:: THE RECORDS ::

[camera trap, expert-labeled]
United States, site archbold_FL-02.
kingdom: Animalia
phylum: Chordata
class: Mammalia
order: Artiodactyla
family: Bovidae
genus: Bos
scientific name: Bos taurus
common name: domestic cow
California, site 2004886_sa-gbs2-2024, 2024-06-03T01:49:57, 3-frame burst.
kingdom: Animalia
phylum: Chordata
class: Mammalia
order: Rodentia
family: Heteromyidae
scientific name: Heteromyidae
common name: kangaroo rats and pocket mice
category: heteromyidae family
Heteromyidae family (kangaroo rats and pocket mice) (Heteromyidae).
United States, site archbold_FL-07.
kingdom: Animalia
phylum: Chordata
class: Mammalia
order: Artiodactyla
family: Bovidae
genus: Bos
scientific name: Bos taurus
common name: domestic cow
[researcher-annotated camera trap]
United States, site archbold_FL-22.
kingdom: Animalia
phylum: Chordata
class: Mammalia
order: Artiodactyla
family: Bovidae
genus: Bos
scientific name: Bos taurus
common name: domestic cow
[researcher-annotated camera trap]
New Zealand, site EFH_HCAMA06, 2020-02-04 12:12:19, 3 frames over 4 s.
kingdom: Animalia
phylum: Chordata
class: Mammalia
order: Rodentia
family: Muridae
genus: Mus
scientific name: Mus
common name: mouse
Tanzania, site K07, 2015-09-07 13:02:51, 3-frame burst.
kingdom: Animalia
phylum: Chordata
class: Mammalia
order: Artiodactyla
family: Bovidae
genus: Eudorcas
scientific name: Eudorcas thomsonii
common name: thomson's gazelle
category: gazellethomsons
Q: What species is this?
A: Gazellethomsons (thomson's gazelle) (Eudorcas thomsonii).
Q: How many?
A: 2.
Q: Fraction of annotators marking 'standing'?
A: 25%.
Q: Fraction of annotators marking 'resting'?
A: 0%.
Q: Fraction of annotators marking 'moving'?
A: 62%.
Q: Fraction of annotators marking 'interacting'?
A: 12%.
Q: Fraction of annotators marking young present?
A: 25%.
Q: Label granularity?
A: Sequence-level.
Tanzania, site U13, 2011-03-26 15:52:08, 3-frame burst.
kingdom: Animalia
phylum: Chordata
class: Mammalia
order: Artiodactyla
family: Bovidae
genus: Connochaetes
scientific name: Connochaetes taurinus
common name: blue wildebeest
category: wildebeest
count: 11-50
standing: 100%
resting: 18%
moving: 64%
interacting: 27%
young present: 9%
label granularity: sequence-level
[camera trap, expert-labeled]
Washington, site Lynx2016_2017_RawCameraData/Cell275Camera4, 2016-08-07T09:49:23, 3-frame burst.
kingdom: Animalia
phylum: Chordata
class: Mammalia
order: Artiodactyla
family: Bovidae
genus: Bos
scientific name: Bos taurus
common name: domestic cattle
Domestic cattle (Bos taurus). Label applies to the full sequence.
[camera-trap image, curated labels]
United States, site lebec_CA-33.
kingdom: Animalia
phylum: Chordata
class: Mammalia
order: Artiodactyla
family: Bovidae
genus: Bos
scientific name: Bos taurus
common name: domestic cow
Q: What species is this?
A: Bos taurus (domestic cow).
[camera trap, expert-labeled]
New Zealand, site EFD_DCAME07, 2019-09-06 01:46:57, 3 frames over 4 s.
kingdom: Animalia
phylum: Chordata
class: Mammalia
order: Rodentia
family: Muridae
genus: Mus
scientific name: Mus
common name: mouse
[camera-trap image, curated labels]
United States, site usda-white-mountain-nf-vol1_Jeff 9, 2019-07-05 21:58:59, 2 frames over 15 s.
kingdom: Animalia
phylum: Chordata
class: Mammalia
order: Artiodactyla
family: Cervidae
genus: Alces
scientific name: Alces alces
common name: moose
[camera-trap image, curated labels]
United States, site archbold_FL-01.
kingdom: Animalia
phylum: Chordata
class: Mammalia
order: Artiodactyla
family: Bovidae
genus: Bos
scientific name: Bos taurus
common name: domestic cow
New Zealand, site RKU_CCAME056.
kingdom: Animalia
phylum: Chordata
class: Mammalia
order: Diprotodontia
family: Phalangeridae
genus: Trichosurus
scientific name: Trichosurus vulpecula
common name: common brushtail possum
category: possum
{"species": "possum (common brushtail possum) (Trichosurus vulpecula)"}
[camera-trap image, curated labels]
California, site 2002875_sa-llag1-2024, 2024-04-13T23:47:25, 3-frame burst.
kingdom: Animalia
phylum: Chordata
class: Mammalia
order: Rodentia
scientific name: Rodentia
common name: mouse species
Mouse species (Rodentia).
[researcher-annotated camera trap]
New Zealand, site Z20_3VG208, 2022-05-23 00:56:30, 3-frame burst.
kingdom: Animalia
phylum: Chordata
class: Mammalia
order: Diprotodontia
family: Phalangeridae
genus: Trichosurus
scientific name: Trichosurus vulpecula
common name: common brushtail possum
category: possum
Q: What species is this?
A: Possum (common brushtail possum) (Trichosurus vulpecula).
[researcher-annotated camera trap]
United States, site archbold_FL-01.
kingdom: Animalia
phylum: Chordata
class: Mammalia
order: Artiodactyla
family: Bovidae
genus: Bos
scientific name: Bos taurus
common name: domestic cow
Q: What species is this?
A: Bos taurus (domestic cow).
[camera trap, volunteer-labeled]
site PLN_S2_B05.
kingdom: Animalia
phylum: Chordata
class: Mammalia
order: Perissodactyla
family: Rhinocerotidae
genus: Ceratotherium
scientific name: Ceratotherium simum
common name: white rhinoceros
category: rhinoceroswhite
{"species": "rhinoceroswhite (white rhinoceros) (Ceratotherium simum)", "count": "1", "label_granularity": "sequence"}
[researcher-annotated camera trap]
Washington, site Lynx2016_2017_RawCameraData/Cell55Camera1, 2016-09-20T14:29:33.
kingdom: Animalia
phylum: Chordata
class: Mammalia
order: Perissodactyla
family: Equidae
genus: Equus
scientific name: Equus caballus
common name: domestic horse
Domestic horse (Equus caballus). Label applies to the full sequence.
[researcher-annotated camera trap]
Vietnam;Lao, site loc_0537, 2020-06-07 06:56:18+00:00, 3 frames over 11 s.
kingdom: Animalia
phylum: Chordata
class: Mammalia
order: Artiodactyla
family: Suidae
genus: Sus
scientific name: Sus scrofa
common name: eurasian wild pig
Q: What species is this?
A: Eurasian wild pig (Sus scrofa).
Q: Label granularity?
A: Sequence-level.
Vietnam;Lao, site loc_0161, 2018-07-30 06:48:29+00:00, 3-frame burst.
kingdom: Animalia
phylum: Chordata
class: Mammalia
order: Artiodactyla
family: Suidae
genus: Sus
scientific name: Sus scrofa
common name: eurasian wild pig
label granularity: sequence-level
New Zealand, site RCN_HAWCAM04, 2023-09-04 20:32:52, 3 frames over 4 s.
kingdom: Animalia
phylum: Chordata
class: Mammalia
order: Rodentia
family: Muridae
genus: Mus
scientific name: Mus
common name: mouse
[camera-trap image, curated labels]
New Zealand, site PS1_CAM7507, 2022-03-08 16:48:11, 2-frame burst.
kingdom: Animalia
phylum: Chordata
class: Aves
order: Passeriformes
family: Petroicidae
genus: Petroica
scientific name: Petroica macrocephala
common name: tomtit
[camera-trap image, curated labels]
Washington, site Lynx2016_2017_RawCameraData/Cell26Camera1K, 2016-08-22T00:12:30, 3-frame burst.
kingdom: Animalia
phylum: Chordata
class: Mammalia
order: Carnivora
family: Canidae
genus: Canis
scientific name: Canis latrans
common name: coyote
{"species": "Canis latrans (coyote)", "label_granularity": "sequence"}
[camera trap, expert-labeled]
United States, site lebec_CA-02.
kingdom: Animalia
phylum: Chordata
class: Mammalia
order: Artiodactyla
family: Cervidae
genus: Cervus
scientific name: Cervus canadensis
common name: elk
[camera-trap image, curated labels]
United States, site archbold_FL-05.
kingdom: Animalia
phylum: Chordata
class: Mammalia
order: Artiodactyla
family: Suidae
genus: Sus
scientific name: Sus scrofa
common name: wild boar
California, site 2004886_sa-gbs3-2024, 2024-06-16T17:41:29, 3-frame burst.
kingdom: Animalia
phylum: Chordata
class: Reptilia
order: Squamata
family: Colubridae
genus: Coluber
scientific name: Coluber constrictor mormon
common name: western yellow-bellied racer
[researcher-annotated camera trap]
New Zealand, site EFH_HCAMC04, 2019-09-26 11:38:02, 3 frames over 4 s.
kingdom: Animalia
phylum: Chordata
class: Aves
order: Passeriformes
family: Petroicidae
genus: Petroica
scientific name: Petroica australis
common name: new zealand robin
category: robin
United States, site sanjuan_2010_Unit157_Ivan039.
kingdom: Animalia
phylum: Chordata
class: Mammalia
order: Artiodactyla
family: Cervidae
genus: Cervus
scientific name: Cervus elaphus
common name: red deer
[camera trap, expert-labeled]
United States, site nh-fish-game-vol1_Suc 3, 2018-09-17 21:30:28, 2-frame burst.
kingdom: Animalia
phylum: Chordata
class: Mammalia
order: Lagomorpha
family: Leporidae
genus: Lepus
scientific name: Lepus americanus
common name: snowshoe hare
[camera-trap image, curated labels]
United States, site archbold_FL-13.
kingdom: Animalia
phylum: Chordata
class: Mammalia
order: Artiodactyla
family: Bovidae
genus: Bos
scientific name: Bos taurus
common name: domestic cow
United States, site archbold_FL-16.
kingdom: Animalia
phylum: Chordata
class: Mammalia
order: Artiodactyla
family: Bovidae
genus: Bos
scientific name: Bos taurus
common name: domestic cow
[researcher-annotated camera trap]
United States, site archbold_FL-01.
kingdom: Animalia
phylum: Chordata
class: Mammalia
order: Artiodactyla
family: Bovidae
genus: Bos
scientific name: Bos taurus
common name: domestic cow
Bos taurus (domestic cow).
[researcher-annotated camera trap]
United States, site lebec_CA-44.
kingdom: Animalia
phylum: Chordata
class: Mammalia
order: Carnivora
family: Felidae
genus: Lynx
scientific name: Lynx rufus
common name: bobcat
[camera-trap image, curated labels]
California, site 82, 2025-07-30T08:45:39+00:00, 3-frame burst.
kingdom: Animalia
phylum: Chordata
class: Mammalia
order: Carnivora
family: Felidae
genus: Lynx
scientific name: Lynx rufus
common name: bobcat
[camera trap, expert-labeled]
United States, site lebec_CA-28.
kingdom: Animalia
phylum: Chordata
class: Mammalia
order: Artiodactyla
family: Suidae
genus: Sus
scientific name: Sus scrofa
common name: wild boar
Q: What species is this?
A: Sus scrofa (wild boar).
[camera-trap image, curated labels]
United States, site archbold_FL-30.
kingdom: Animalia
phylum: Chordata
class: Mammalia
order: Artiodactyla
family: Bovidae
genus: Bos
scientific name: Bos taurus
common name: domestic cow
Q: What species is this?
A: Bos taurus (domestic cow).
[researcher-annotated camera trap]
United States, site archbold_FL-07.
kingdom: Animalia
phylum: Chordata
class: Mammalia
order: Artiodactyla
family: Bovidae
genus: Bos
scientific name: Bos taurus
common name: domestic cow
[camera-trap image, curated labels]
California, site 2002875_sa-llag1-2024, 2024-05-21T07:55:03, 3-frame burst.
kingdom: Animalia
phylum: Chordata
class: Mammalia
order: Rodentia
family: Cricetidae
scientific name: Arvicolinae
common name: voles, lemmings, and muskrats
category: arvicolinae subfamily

:: REQUIREMENT ::
Each line of the records above that includes the string "young" should be counted. Report the total alone.

:: EXERCISE RESULT ::
2